# Instruction:
Rewrite the rows below, putting "ring chart" wherever "donut chart" appears and leaving everything else unchanged. Omit the pictures.

○ ○ ○ ○ ○ ○ ○

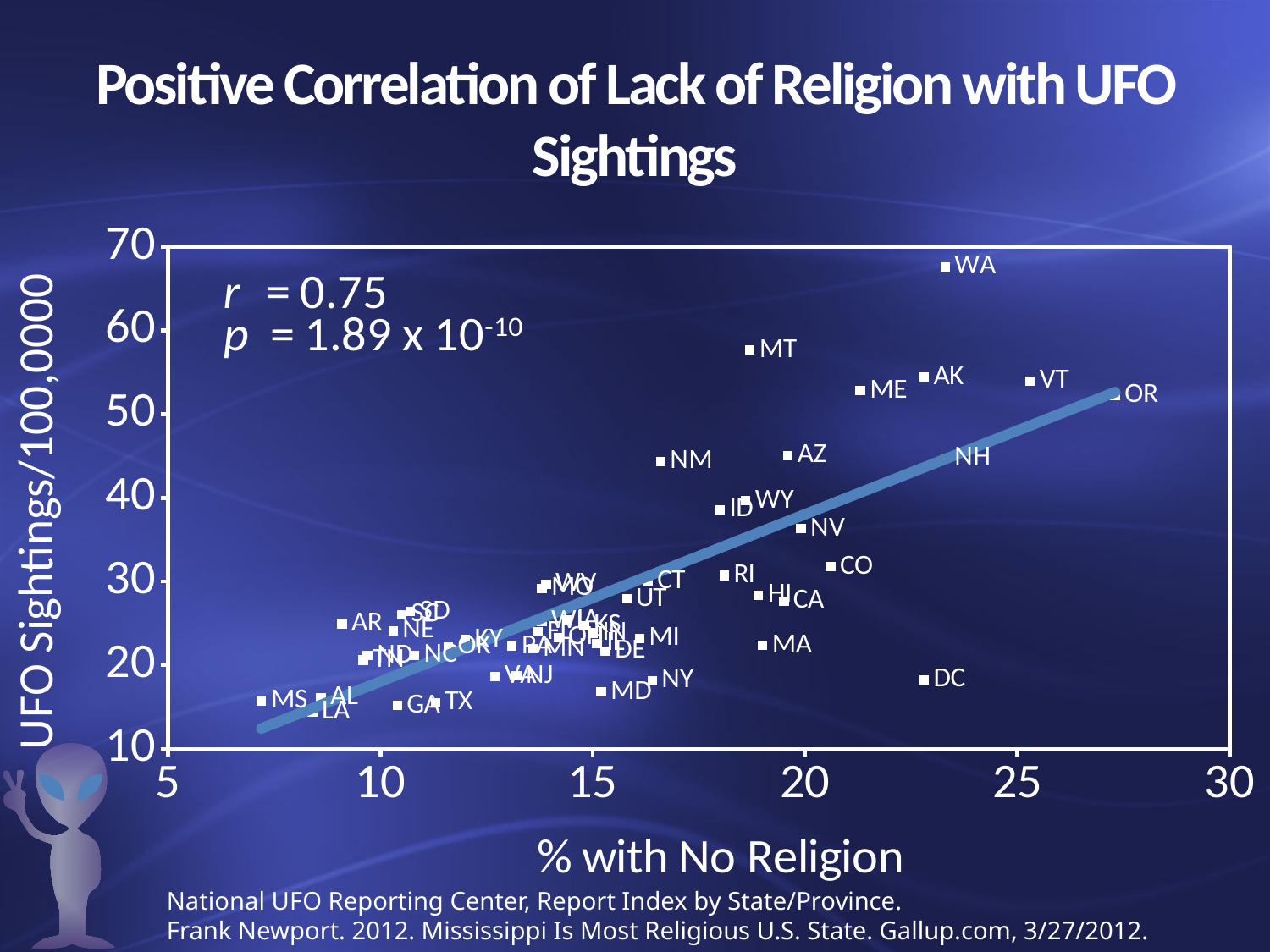
Is the % with No Religion for OR greater or less than 25? greater Which state has the highest UFO sightings per 100,000 on the chart? WA Is the UFO sightings value for MT greater or less than 50? greater Which has more UFO sightings per 100,000, WA or MT? WA What is the p value shown on the chart? 1.89 x 10^-10 Do UFO sightings generally rise or fall as % with No Religion increases along the x axis? rise Which state has the highest % with No Religion on the chart? OR Which state has the lowest % with No Religion on the chart? MS What kind of chart is shown on the slide? scatter chart Is the UFO sightings value for DC greater or less than 20? less What is the correlation coefficient r shown on the chart? 0.75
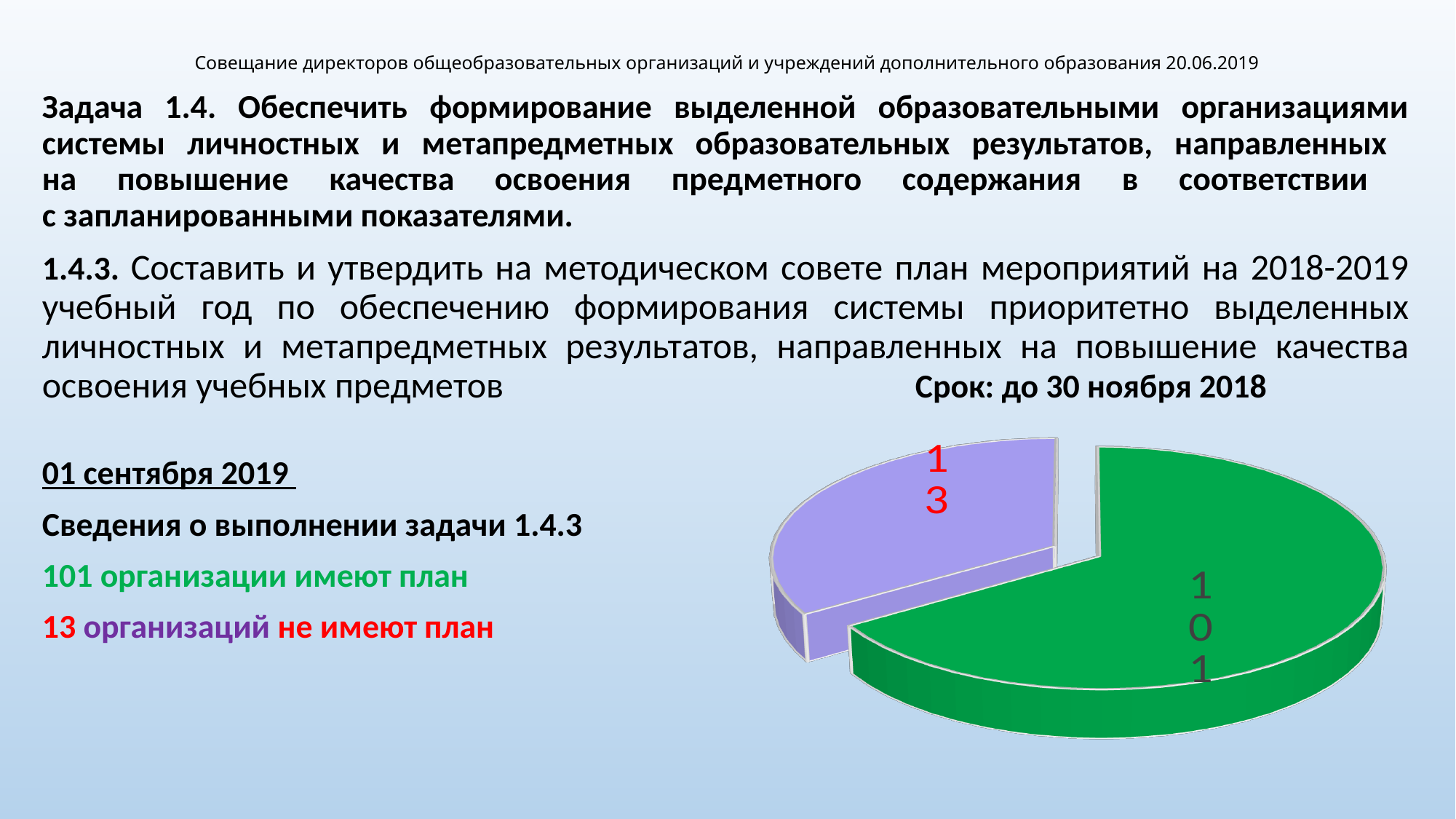
According to the slide, how many organizations do not have a plan (не имеют план)? 13 What kind of chart is shown on the slide? pie chart What is the total of the two values shown in the pie chart? 114 Which slice of the pie chart is the largest? the green slice (101) What is the difference between the two values shown in the pie chart, 101 and 13? 88 What value is printed on the green slice of the pie chart? 101 According to the slide, how many organizations have a plan (имеют план)? 101 Which is larger: the green slice or the purple slice of the pie chart? the green slice What value is printed on the purple slice of the pie chart? 13 How many slices does the pie chart have? 2 Which slice of the pie chart is the smallest? the purple slice (13) What colour is the slice representing organizations that do not have a plan? purple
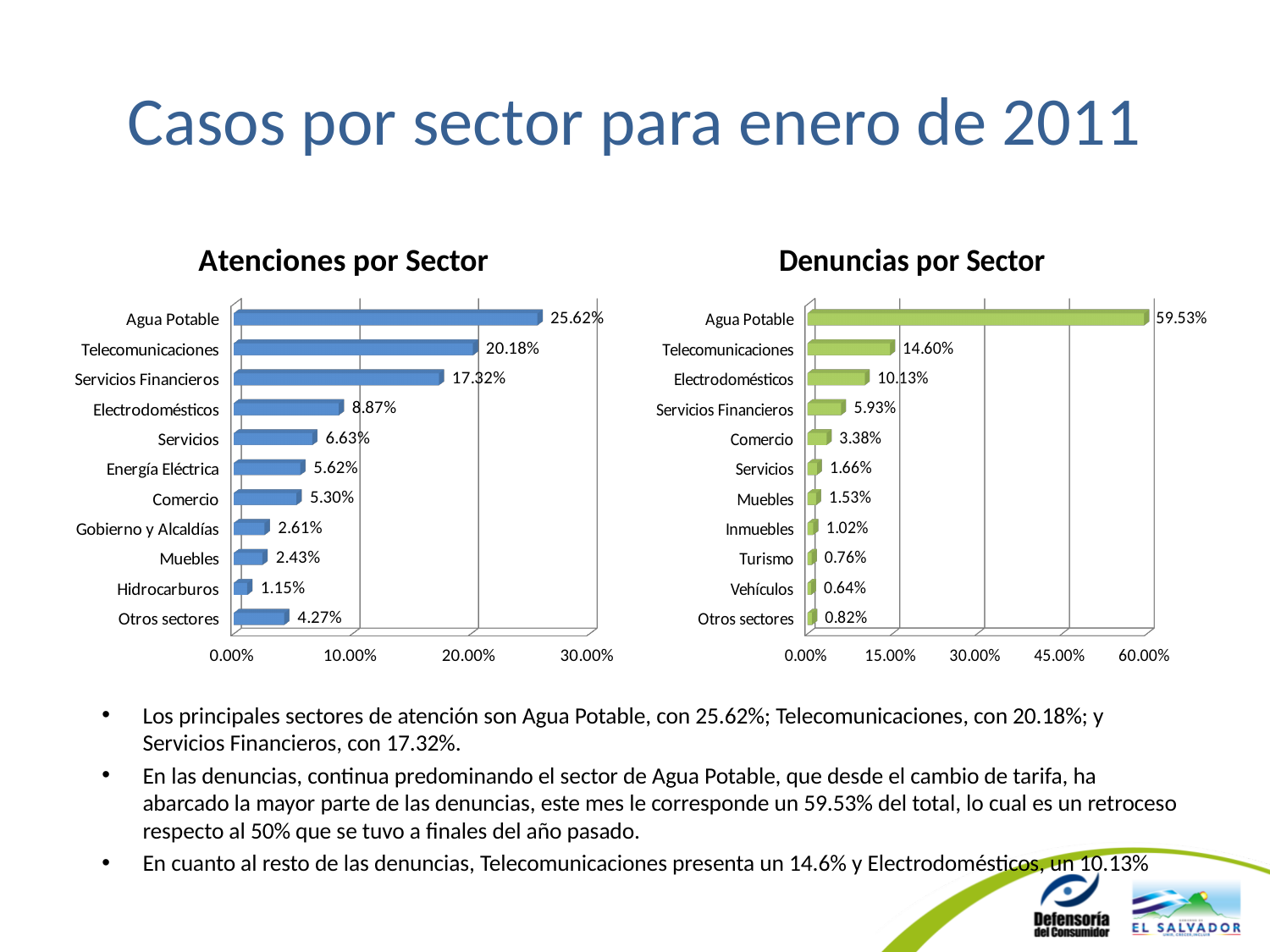
In the 'Denuncias por Sector' chart, which sector has the highest value? Agua Potable What type of chart is 'Denuncias por Sector'? Bar chart In the 'Denuncias por Sector' chart, what is the difference between Telecomunicaciones and Electrodomésticos? 4.47% In the 'Denuncias por Sector' chart, which sector has the lowest value? Vehículos In the 'Atenciones por Sector' chart, what is the value for Servicios Financieros? 17.32% In the 'Atenciones por Sector' chart, which is larger: Servicios or Comercio? Servicios How many sectors are shown in the 'Atenciones por Sector' chart? 11 What colour are the bars in the 'Denuncias por Sector' chart? Green In the 'Atenciones por Sector' chart, which sector has the lowest value? Hidrocarburos In the 'Atenciones por Sector' chart, what is the difference between Agua Potable and Telecomunicaciones? 5.44% In the 'Denuncias por Sector' chart, is the value for Agua Potable greater or less than 45.00%? greater In the 'Denuncias por Sector' chart, what is the value for Electrodomésticos? 10.13%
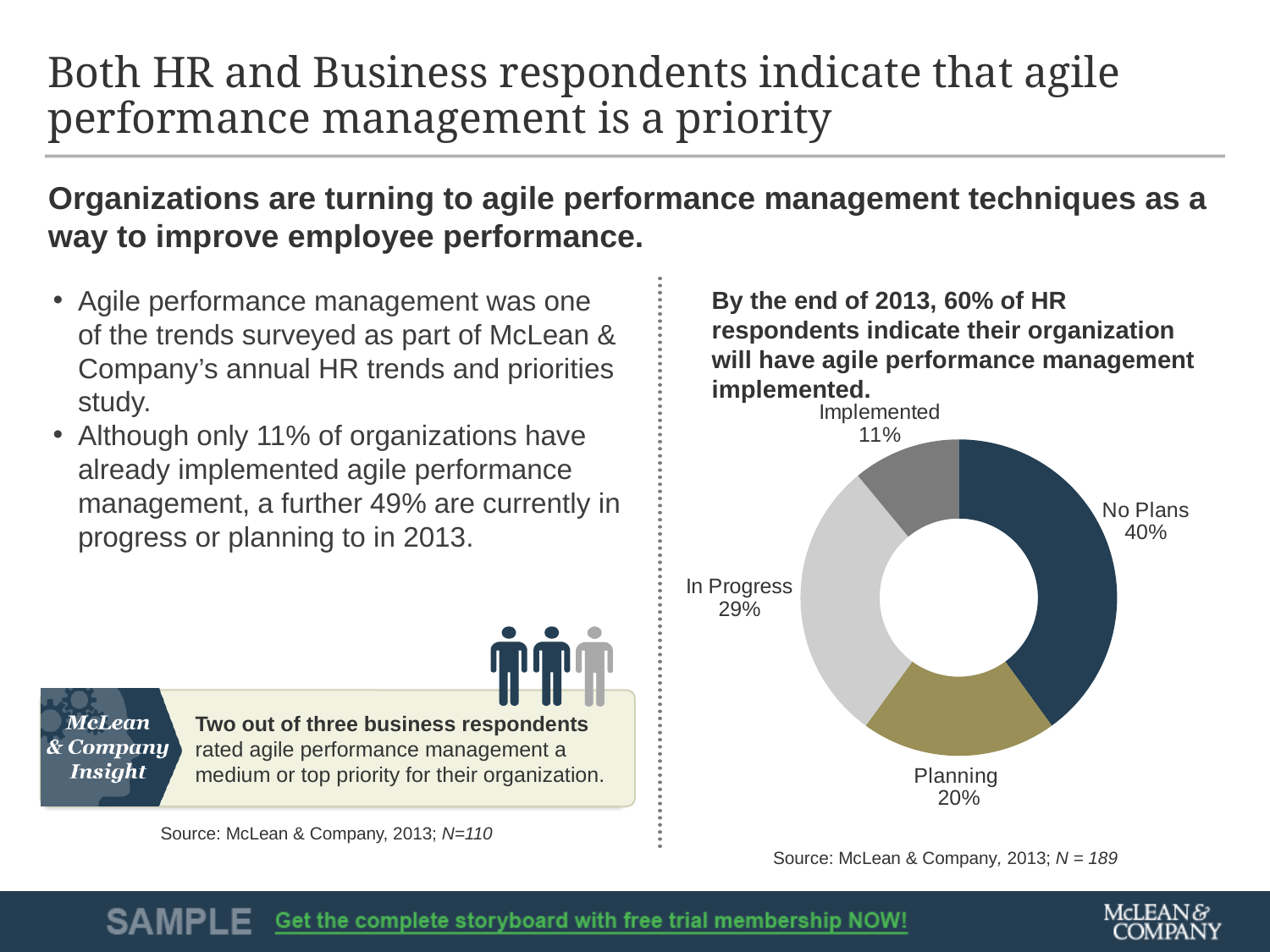
What percentage of HR respondents indicated 'Planning'? 20% What percentage of HR respondents indicated 'No Plans' in the donut chart? 40% How many categories are shown in the donut chart? 4 What is the combined share of 'In Progress' and 'Planning' in the donut chart? 49% What is the difference in percentage points between 'In Progress' and 'Planning'? 9 Which is larger, the share for 'In Progress' or the share for 'Planning'? In Progress What percentage of HR respondents indicated 'Implemented'? 11% What percentage of HR respondents indicated 'In Progress'? 29% What is the difference in percentage points between 'No Plans' and 'Implemented'? 29 What type of chart is used to show the HR respondents' agile performance management status? Donut (pie) chart Which category has the smallest share in the donut chart? Implemented Which category has the largest share in the donut chart? No Plans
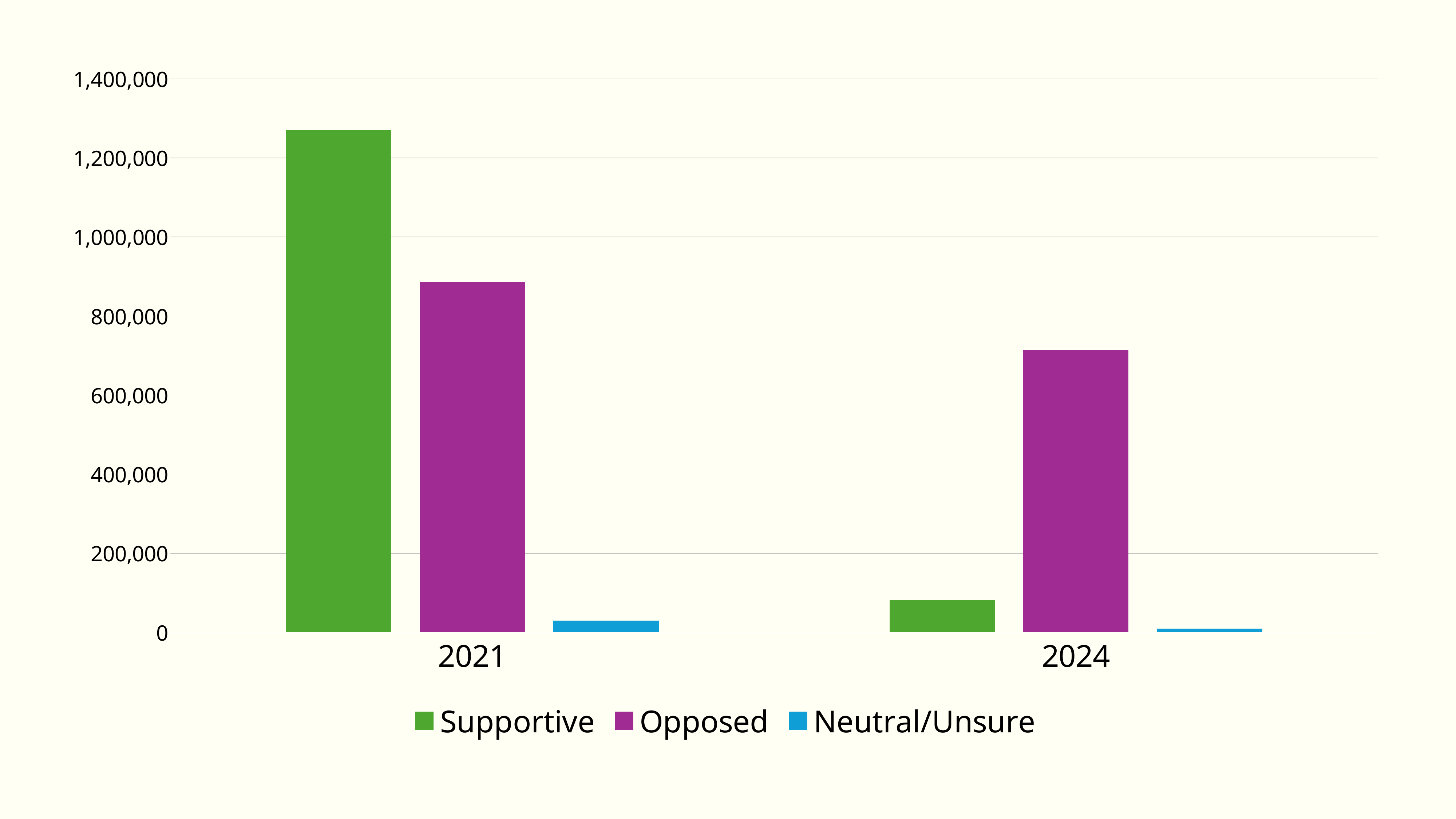
Does the Supportive series rise or fall from 2021 to 2024? fall What colour represents the Neutral/Unsure series? blue Is the value for Supportive in 2021 greater or less than 1,200,000? greater Which series has the highest value in 2024? Opposed Is the value for Supportive in 2024 greater or less than 200,000? less Which series has the highest value in 2021? Supportive Which series has the lowest value in 2024? Neutral/Unsure What kind of chart is shown on the slide? bar chart Which is larger, Opposed in 2021 or Opposed in 2024? Opposed in 2021 How many series does the legend list? 3 How many categories are shown on the x axis? 2 Is the value for Opposed in 2024 greater or less than 800,000? less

○ ○ ○ ○ ○ ○ ○

# Result of this task:
Is the % with No Religion for OR greater or less than 25? greater Which state has the highest UFO sightings per 100,000 on the chart? WA Is the UFO sightings value for MT greater or less than 50? greater Which has more UFO sightings per 100,000, WA or MT? WA What is the p value shown on the chart? 1.89 x 10^-10 Do UFO sightings generally rise or fall as % with No Religion increases along the x axis? rise Which state has the highest % with No Religion on the chart? OR Which state has the lowest % with No Religion on the chart? MS What kind of chart is shown on the slide? scatter chart Is the UFO sightings value for DC greater or less than 20? less What is the correlation coefficient r shown on the chart? 0.75
According to the slide, how many organizations do not have a plan (не имеют план)? 13 What kind of chart is shown on the slide? pie chart What is the total of the two values shown in the pie chart? 114 Which slice of the pie chart is the largest? the green slice (101) What is the difference between the two values shown in the pie chart, 101 and 13? 88 What value is printed on the green slice of the pie chart? 101 According to the slide, how many organizations have a plan (имеют план)? 101 Which is larger: the green slice or the purple slice of the pie chart? the green slice What value is printed on the purple slice of the pie chart? 13 How many slices does the pie chart have? 2 Which slice of the pie chart is the smallest? the purple slice (13) What colour is the slice representing organizations that do not have a plan? purple
In the 'Denuncias por Sector' chart, which sector has the highest value? Agua Potable What type of chart is 'Denuncias por Sector'? Bar chart In the 'Denuncias por Sector' chart, what is the difference between Telecomunicaciones and Electrodomésticos? 4.47% In the 'Denuncias por Sector' chart, which sector has the lowest value? Vehículos In the 'Atenciones por Sector' chart, what is the value for Servicios Financieros? 17.32% In the 'Atenciones por Sector' chart, which is larger: Servicios or Comercio? Servicios How many sectors are shown in the 'Atenciones por Sector' chart? 11 What colour are the bars in the 'Denuncias por Sector' chart? Green In the 'Atenciones por Sector' chart, which sector has the lowest value? Hidrocarburos In the 'Atenciones por Sector' chart, what is the difference between Agua Potable and Telecomunicaciones? 5.44% In the 'Denuncias por Sector' chart, is the value for Agua Potable greater or less than 45.00%? greater In the 'Denuncias por Sector' chart, what is the value for Electrodomésticos? 10.13%
What percentage of HR respondents indicated 'Planning'? 20% What percentage of HR respondents indicated 'No Plans' in the ring chart? 40% How many categories are shown in the ring chart? 4 What is the combined share of 'In Progress' and 'Planning' in the ring chart? 49% What is the difference in percentage points between 'In Progress' and 'Planning'? 9 Which is larger, the share for 'In Progress' or the share for 'Planning'? In Progress What percentage of HR respondents indicated 'Implemented'? 11% What percentage of HR respondents indicated 'In Progress'? 29% What is the difference in percentage points between 'No Plans' and 'Implemented'? 29 What type of chart is used to show the HR respondents' agile performance management status? Donut (pie) chart Which category has the smallest share in the ring chart? Implemented Which category has the largest share in the ring chart? No Plans
Does the Supportive series rise or fall from 2021 to 2024? fall What colour represents the Neutral/Unsure series? blue Is the value for Supportive in 2021 greater or less than 1,200,000? greater Which series has the highest value in 2024? Opposed Is the value for Supportive in 2024 greater or less than 200,000? less Which series has the highest value in 2021? Supportive Which series has the lowest value in 2024? Neutral/Unsure What kind of chart is shown on the slide? bar chart Which is larger, Opposed in 2021 or Opposed in 2024? Opposed in 2021 How many series does the legend list? 3 How many categories are shown on the x axis? 2 Is the value for Opposed in 2024 greater or less than 800,000? less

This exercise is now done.